**What this task involves**
One exact copy of the listing is needed. It should contain no pictures.

**Excerpted records**
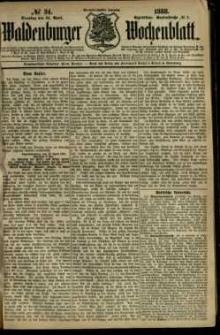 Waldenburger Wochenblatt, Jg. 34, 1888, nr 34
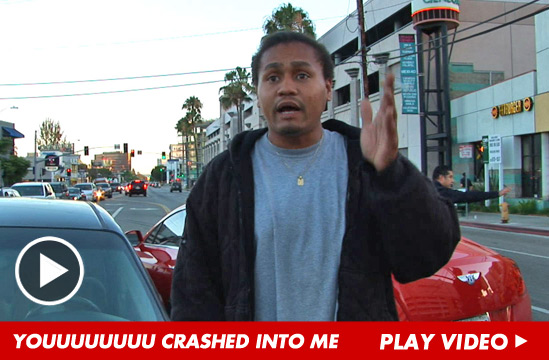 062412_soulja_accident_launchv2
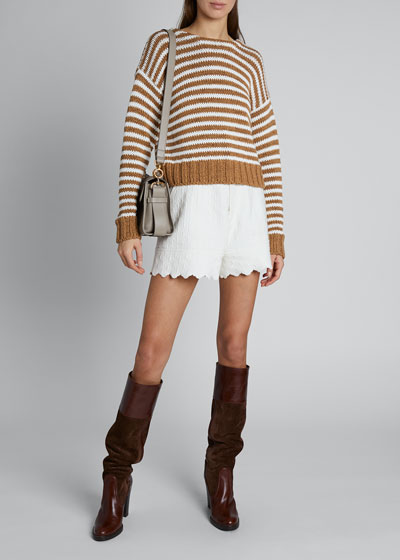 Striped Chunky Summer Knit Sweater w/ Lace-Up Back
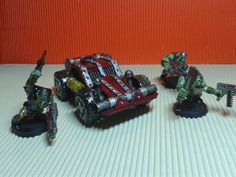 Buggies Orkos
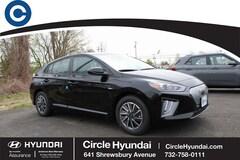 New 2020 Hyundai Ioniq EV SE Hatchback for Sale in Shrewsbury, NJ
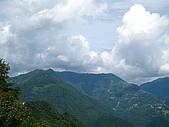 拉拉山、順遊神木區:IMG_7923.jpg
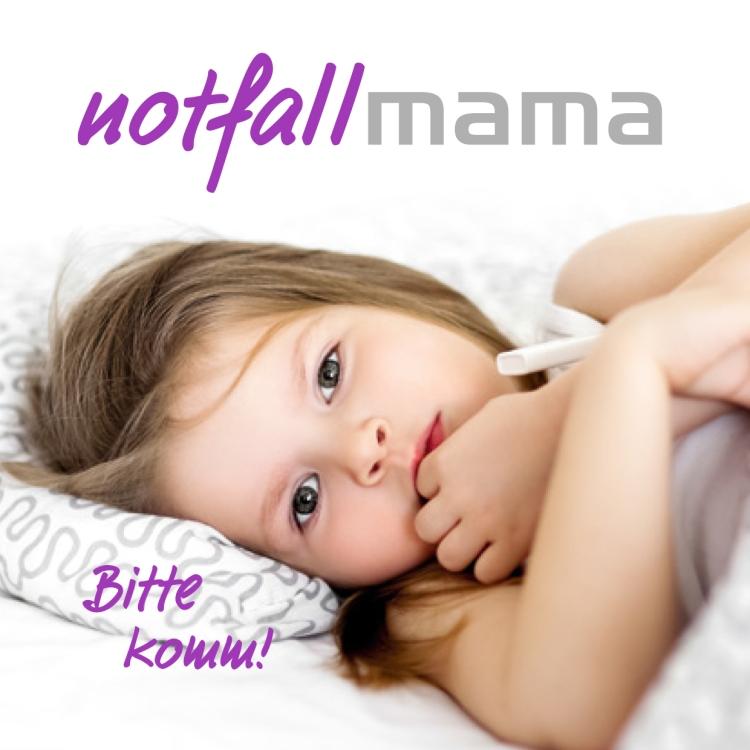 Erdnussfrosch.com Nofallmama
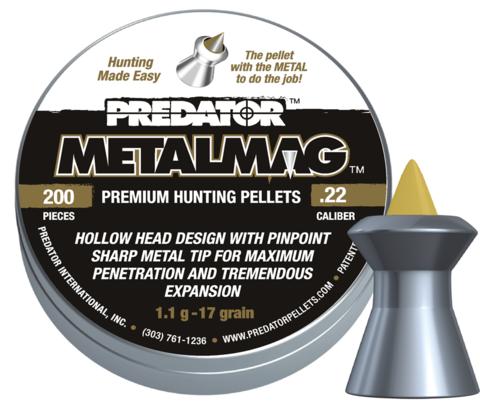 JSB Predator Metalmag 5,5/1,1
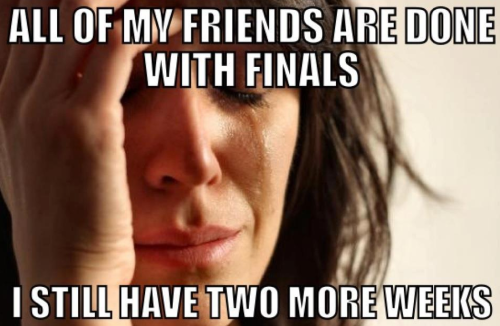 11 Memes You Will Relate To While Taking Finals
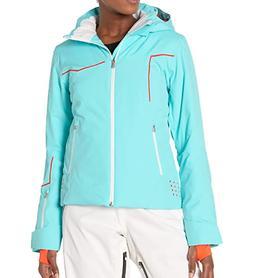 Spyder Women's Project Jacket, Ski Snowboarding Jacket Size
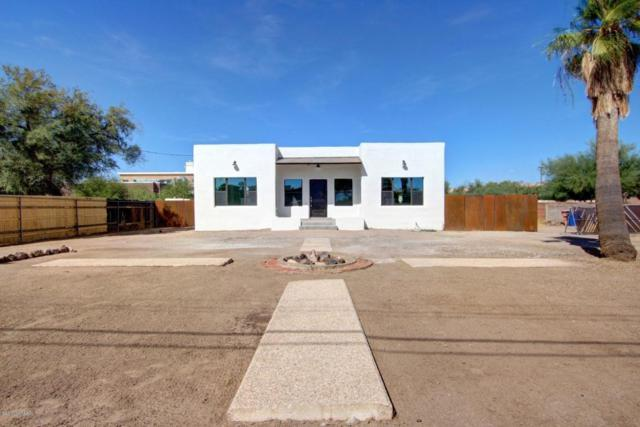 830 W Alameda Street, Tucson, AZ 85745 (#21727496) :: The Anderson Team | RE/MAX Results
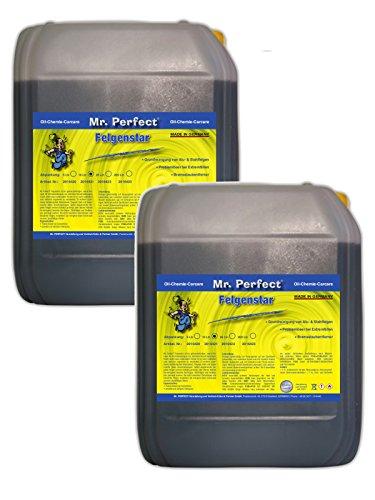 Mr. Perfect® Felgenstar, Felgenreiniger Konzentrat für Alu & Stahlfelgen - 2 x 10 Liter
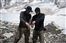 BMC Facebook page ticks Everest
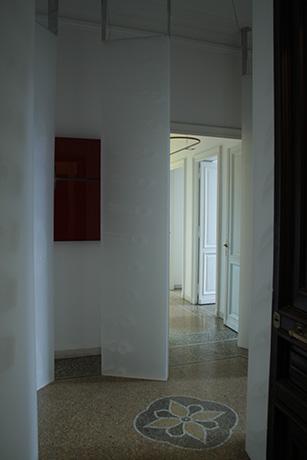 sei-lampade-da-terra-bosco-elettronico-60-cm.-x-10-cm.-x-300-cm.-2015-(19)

**Answer for the task**
 Waldenburger Wochenblatt, Jg. 34, 1888, nr 34
 062412_soulja_accident_launchv2
 Striped Chunky Summer Knit Sweater w/ Lace-Up Back
 Buggies Orkos
 New 2020 Hyundai Ioniq EV SE Hatchback for Sale in Shrewsbury, NJ
 拉拉山、順遊神木區:IMG_7923.jpg
 Erdnussfrosch.com Nofallmama
 JSB Predator Metalmag 5,5/1,1
 11 Memes You Will Relate To While Taking Finals
 Spyder Women's Project Jacket, Ski Snowboarding Jacket Size
 830 W Alameda Street, Tucson, AZ 85745 (#21727496) :: The Anderson Team | RE/MAX Results
 Mr. Perfect® Felgenstar, Felgenreiniger Konzentrat für Alu & Stahlfelgen - 2 x 10 Liter
 BMC Facebook page ticks Everest
 sei-lampade-da-terra-bosco-elettronico-60-cm.-x-10-cm.-x-300-cm.-2015-(19)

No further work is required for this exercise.